After dropping the pictures, give again exactly the lines of the data from its first line through the line with "Autumn Leaf Adele Cuff Bracelet", which is included as well.

--------------------------------------------------

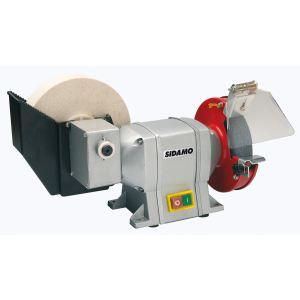 Sidamo G 150 ME - Touret meule-eau 150/200 mm (20113099)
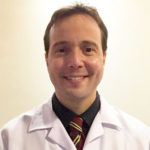 Dr. Marcelo Cavalcante
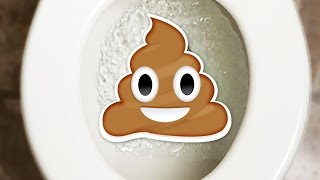 POOP SIMULATOR! (Random Crap Friday)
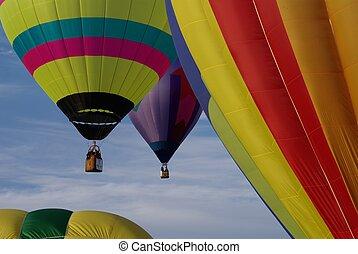 ballons, warme, vlucht, lucht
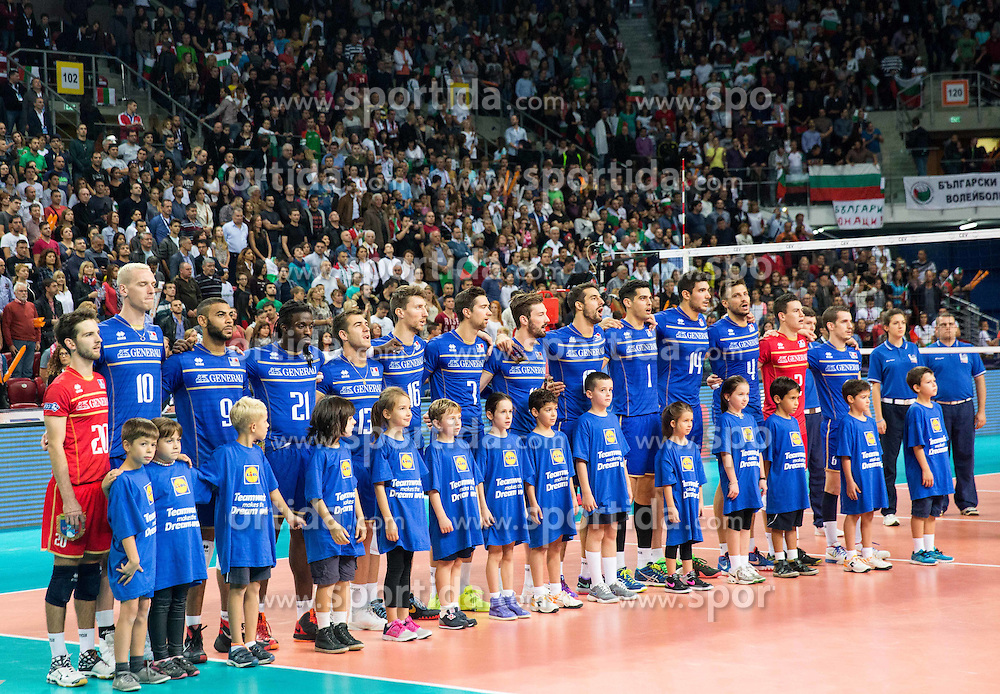 Team France listening to the national anthem during volleyball match between National teams of France and Bulgaria in 2nd Semifinal of 2015 CEV Volleyball European Championship - Men, on October 17, 2015 in Arena Armeec, Sofia, Bulgaria. Photo by Vid Ponikvar / Sportida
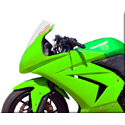 2008-12 Kawasaki 250R Hotbodies Color Form Upper Bodywork Panel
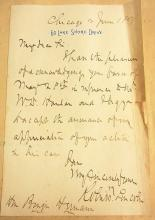 Robert Todd Lincoln Note to Binger Hermann June 1897 Reference to Harlan Case Chicago Signed Autographed Letter from Scrapbook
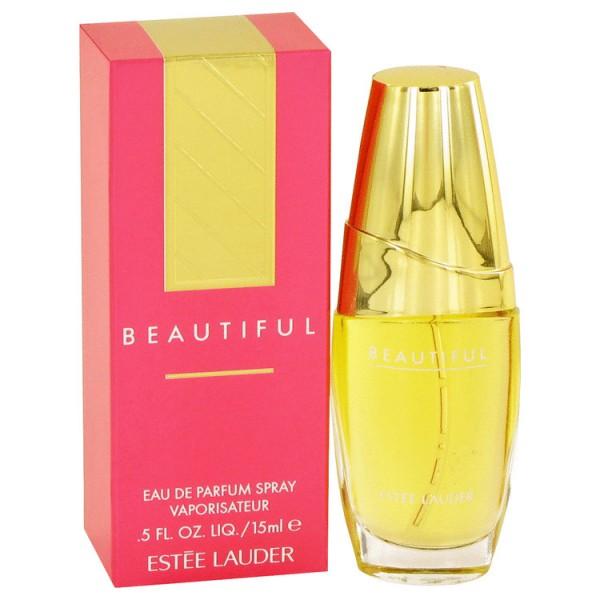 Beautiful - Estee Lauder Eau de parfum 15 ML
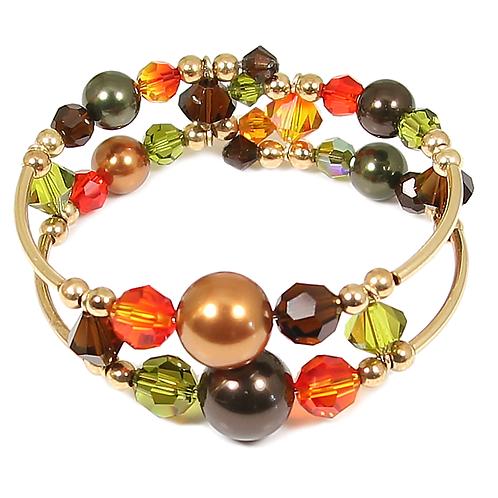 Autumn Leaf Adele Cuff Bracelet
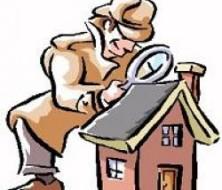 Illegittimità dell'autorizzazione all'ispezione se priva di adeguata motivazione - Cassazione ordinanza n. 28188 del 2013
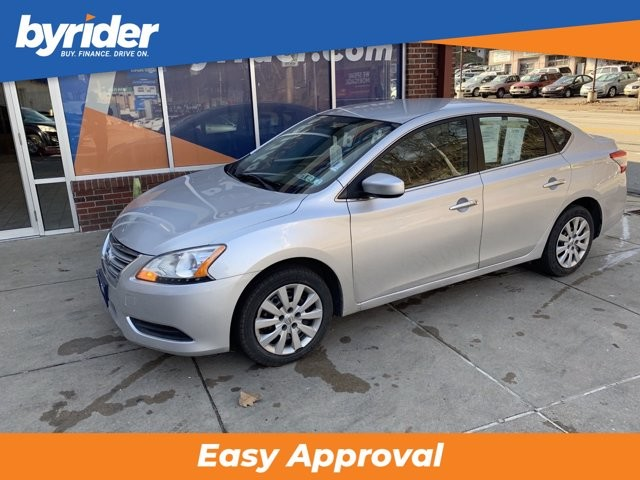2014 Nissan Sentra in Pittsburgh, PA 15237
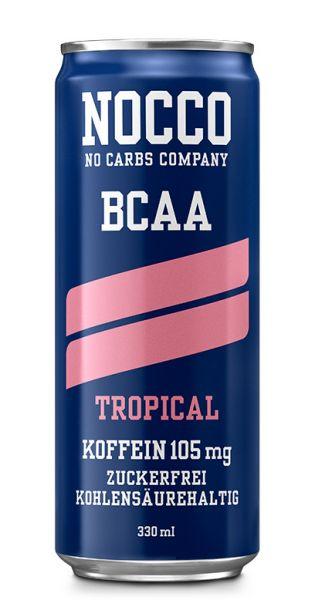 NOCCO BCAA -Tropical - 0,33l (Einzeldose)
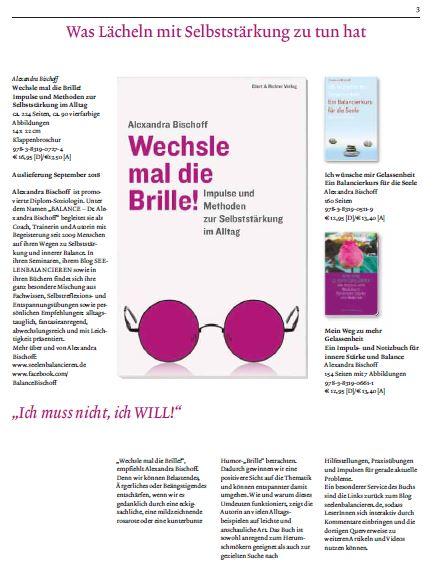 """Schritt für Schritt zu meinem dritten Buch """"Wechsle mal die Brille"""", Teil V: Die Verlagsvorschau Herbst 2018"""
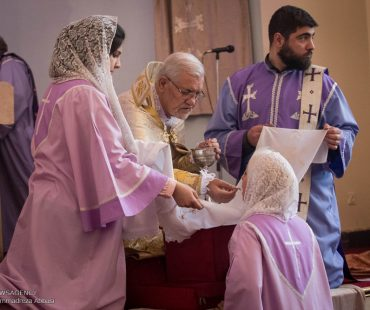Photo: Easter celebrated in Tehran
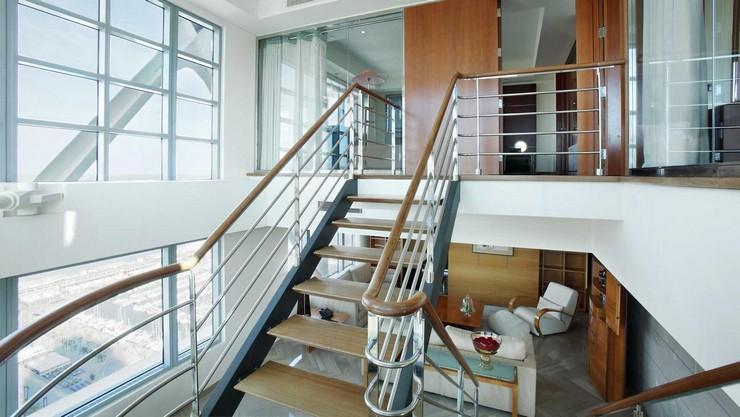 """""""Un concepto especial ideado por el célebre arquitecto Bruce Graham; de Skidmore, Owings & Merrill.""""  Hotel Arts Barcelona, fascinante ventana al Mediterráneo hotel de lujo en barcelona"""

--------------------------------------------------

SOLVED EXERCISE
 Sidamo G 150 ME - Touret meule-eau 150/200 mm (20113099)
 Dr. Marcelo Cavalcante
 POOP SIMULATOR! (Random Crap Friday)
 ballons, warme, vlucht, lucht
 Team France listening to the national anthem during volleyball match between National teams of France and Bulgaria in 2nd Semifinal of 2015 CEV Volleyball European Championship - Men, on October 17, 2015 in Arena Armeec, Sofia, Bulgaria. Photo by Vid Ponikvar / Sportida
 2008-12 Kawasaki 250R Hotbodies Color Form Upper Bodywork Panel
 Robert Todd Lincoln Note to Binger Hermann June 1897 Reference to Harlan Case Chicago Signed Autographed Letter from Scrapbook
 Beautiful - Estee Lauder Eau de parfum 15 ML
 Autumn Leaf Adele Cuff Bracelet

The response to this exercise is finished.